◆ **WORK TO BE COMPLETED**: Quote every line of the data below as it stands, omitting pictures.

◆ **EXTRACTED INFORMATION**:
========================

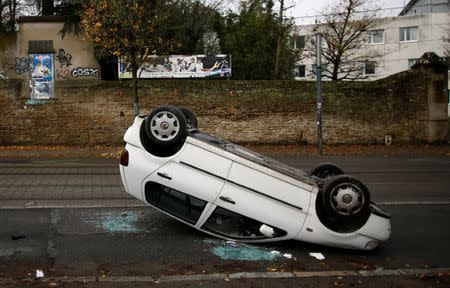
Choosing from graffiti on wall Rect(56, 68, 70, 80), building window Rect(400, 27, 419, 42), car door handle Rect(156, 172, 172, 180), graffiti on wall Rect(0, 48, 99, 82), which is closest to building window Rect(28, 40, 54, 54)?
graffiti on wall Rect(0, 48, 99, 82)

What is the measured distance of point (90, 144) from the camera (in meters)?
23.9

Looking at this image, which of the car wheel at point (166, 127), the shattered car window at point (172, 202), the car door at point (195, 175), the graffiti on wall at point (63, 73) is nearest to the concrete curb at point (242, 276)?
the car door at point (195, 175)

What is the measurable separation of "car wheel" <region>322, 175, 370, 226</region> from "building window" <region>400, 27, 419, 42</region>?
54.8 meters

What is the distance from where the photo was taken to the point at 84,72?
26.8 metres

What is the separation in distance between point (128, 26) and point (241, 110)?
670 cm

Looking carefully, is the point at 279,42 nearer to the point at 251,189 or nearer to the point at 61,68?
the point at 61,68

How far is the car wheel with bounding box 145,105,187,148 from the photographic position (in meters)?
6.95

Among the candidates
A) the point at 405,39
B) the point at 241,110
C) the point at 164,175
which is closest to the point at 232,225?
the point at 164,175

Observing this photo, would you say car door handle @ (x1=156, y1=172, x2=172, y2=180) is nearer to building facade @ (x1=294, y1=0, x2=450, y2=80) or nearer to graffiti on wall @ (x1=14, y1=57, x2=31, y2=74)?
graffiti on wall @ (x1=14, y1=57, x2=31, y2=74)

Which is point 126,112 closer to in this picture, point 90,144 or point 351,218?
point 90,144

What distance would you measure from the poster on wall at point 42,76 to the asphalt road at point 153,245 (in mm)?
12857

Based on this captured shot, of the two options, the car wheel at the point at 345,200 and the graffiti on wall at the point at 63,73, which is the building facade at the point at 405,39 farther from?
the car wheel at the point at 345,200

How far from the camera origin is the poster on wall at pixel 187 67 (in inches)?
1008

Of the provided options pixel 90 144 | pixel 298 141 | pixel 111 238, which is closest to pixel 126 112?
pixel 90 144
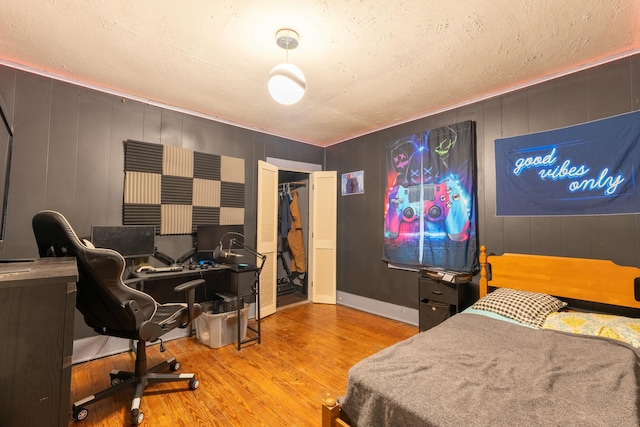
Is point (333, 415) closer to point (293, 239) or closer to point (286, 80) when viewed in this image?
point (286, 80)

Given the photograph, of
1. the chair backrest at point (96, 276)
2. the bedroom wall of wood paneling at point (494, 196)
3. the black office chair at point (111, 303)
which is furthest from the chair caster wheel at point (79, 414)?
the bedroom wall of wood paneling at point (494, 196)

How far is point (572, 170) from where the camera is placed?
8.18ft

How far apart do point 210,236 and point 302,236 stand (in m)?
2.03

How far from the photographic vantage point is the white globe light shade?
6.15ft

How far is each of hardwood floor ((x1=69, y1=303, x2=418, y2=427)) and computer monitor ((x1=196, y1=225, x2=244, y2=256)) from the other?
1014mm

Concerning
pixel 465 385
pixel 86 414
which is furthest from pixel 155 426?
pixel 465 385

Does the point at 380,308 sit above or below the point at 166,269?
below

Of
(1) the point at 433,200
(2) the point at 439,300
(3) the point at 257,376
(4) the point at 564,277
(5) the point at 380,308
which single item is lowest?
(3) the point at 257,376

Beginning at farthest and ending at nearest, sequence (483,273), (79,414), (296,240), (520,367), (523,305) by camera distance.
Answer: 1. (296,240)
2. (483,273)
3. (523,305)
4. (79,414)
5. (520,367)

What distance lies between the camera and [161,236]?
3.15m

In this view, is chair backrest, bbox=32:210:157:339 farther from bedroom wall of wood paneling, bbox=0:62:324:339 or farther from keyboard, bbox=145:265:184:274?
bedroom wall of wood paneling, bbox=0:62:324:339

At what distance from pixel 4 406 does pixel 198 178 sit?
272 centimetres

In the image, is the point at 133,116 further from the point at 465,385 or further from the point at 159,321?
the point at 465,385

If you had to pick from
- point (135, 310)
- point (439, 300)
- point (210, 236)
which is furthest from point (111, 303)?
point (439, 300)
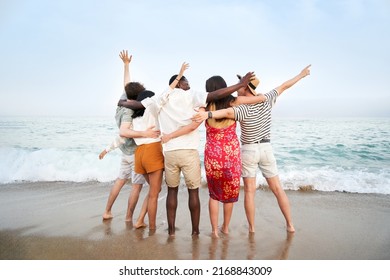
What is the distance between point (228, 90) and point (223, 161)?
0.79m

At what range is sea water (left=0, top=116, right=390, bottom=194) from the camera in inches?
288

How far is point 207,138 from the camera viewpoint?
372 centimetres

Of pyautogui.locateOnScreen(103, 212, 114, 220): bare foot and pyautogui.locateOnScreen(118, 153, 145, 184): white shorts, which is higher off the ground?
pyautogui.locateOnScreen(118, 153, 145, 184): white shorts

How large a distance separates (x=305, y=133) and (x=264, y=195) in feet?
32.9

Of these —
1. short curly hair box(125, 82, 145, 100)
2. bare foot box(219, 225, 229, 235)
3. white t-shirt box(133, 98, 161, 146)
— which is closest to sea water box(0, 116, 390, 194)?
bare foot box(219, 225, 229, 235)

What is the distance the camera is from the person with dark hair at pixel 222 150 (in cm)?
357

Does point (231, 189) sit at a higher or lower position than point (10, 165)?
higher

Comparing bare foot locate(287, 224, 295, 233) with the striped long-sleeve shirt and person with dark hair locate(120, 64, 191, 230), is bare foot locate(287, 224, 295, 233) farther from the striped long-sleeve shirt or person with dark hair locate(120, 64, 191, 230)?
person with dark hair locate(120, 64, 191, 230)

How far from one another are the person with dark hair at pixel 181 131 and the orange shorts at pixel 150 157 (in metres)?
0.19

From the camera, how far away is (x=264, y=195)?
600cm

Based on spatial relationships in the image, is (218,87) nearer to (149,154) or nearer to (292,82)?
(292,82)

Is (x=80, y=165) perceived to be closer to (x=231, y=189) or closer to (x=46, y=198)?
(x=46, y=198)

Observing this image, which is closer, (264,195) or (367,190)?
(264,195)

========================

◆ **RESULT OF THE TASK**:
Choosing from graffiti on wall Rect(56, 68, 70, 80), building window Rect(400, 27, 419, 42), car door handle Rect(156, 172, 172, 180), graffiti on wall Rect(0, 48, 99, 82), which is closest to building window Rect(28, 40, 54, 54)?
graffiti on wall Rect(0, 48, 99, 82)

What is the measured distance of point (90, 144) from the camera (in meters)?
23.9

Looking at this image, which of the car wheel at point (166, 127), the shattered car window at point (172, 202), the car door at point (195, 175), the graffiti on wall at point (63, 73) is nearest to the concrete curb at point (242, 276)?
the car door at point (195, 175)

What is the measurable separation of "car wheel" <region>322, 175, 370, 226</region> from "building window" <region>400, 27, 419, 42</region>?
54.8 meters

What is the distance from where the photo was taken to the point at 84,72?
26.8 metres

What is the separation in distance between point (128, 26) and point (241, 110)?
670 cm

Looking carefully, is the point at 279,42 nearer to the point at 251,189 or nearer to the point at 61,68?
the point at 61,68

How far is the car wheel with bounding box 145,105,187,148 from the photographic position (in meters)?
6.95

Among the candidates
A) the point at 405,39
B) the point at 241,110
C) the point at 164,175
which is closest to the point at 232,225?
the point at 164,175

Observing this photo, would you say car door handle @ (x1=156, y1=172, x2=172, y2=180) is nearer to building facade @ (x1=294, y1=0, x2=450, y2=80) or nearer to graffiti on wall @ (x1=14, y1=57, x2=31, y2=74)?
graffiti on wall @ (x1=14, y1=57, x2=31, y2=74)

Which is point 126,112 closer to in this picture, point 90,144 or point 351,218?
point 90,144

What distance would you measure from the poster on wall at point 42,76 to the asphalt road at point 153,245 (in mm)?
12857

Based on this captured shot, of the two options, the car wheel at the point at 345,200 and the graffiti on wall at the point at 63,73, which is the building facade at the point at 405,39 farther from?
the car wheel at the point at 345,200

How far from the camera origin is the poster on wall at pixel 187 67 (in inches)?
1008

Of the provided options pixel 90 144 | pixel 298 141 | pixel 111 238, which is closest to pixel 126 112?
pixel 90 144
Is point (333, 415) closer to point (293, 239) or closer to point (286, 80) when viewed in this image?
point (286, 80)

Given the photograph, of
1. the chair backrest at point (96, 276)
2. the bedroom wall of wood paneling at point (494, 196)
3. the black office chair at point (111, 303)
which is furthest from the chair caster wheel at point (79, 414)?
the bedroom wall of wood paneling at point (494, 196)

How far is point (572, 170) from where the camera is placed?
8.18ft

How far apart do point 210,236 and point 302,236 stand (in m)?
2.03

How far from the photographic vantage point is the white globe light shade?
6.15ft

How far is each of hardwood floor ((x1=69, y1=303, x2=418, y2=427)) and computer monitor ((x1=196, y1=225, x2=244, y2=256)) from the other?
1014mm

Concerning
pixel 465 385
pixel 86 414
which is furthest from pixel 155 426?
pixel 465 385

Does the point at 380,308 sit above or below the point at 166,269?
below

Of
(1) the point at 433,200
(2) the point at 439,300
(3) the point at 257,376
(4) the point at 564,277
(5) the point at 380,308
which single item is lowest?
(3) the point at 257,376

Beginning at farthest and ending at nearest, sequence (483,273), (79,414), (296,240), (520,367), (523,305) by camera distance.
Answer: 1. (296,240)
2. (483,273)
3. (523,305)
4. (79,414)
5. (520,367)

What distance lies between the camera and [161,236]?
3.15m

In this view, is chair backrest, bbox=32:210:157:339 farther from bedroom wall of wood paneling, bbox=0:62:324:339 or farther from keyboard, bbox=145:265:184:274?
bedroom wall of wood paneling, bbox=0:62:324:339

At what distance from pixel 4 406 does pixel 198 178 sit?
272 centimetres

In the image, is the point at 133,116 further from the point at 465,385 or further from the point at 159,321?
the point at 465,385

If you had to pick from
- point (135, 310)
- point (439, 300)
- point (210, 236)
which is furthest from point (111, 303)?
point (439, 300)
What is the distance between point (228, 90) and point (223, 161)?
0.79m

At what range is sea water (left=0, top=116, right=390, bottom=194) from the camera in inches?
288

How far is point 207,138 from the camera viewpoint?
372 centimetres

Of pyautogui.locateOnScreen(103, 212, 114, 220): bare foot and pyautogui.locateOnScreen(118, 153, 145, 184): white shorts, which is higher off the ground?
pyautogui.locateOnScreen(118, 153, 145, 184): white shorts

How large a distance separates (x=305, y=133) and (x=264, y=195) in feet?
32.9

Of these —
1. short curly hair box(125, 82, 145, 100)
2. bare foot box(219, 225, 229, 235)
3. white t-shirt box(133, 98, 161, 146)
— which is closest to sea water box(0, 116, 390, 194)?
bare foot box(219, 225, 229, 235)

What is the distance the camera is from the person with dark hair at pixel 222 150 (in cm)?
357

Does point (231, 189) sit at a higher or lower position than point (10, 165)?
higher

Comparing bare foot locate(287, 224, 295, 233) with the striped long-sleeve shirt and person with dark hair locate(120, 64, 191, 230), is bare foot locate(287, 224, 295, 233) farther from the striped long-sleeve shirt or person with dark hair locate(120, 64, 191, 230)?
person with dark hair locate(120, 64, 191, 230)

How far from one another are the person with dark hair at pixel 181 131 and the orange shorts at pixel 150 157 (in metres)?
0.19

From the camera, how far away is (x=264, y=195)?
600cm

Based on spatial relationships in the image, is (218,87) nearer to (149,154) or nearer to (292,82)?
(292,82)

Is (x=80, y=165) perceived to be closer to (x=231, y=189) or closer to (x=46, y=198)?
(x=46, y=198)

Observing this image, which is closer, (264,195) or (367,190)?
(264,195)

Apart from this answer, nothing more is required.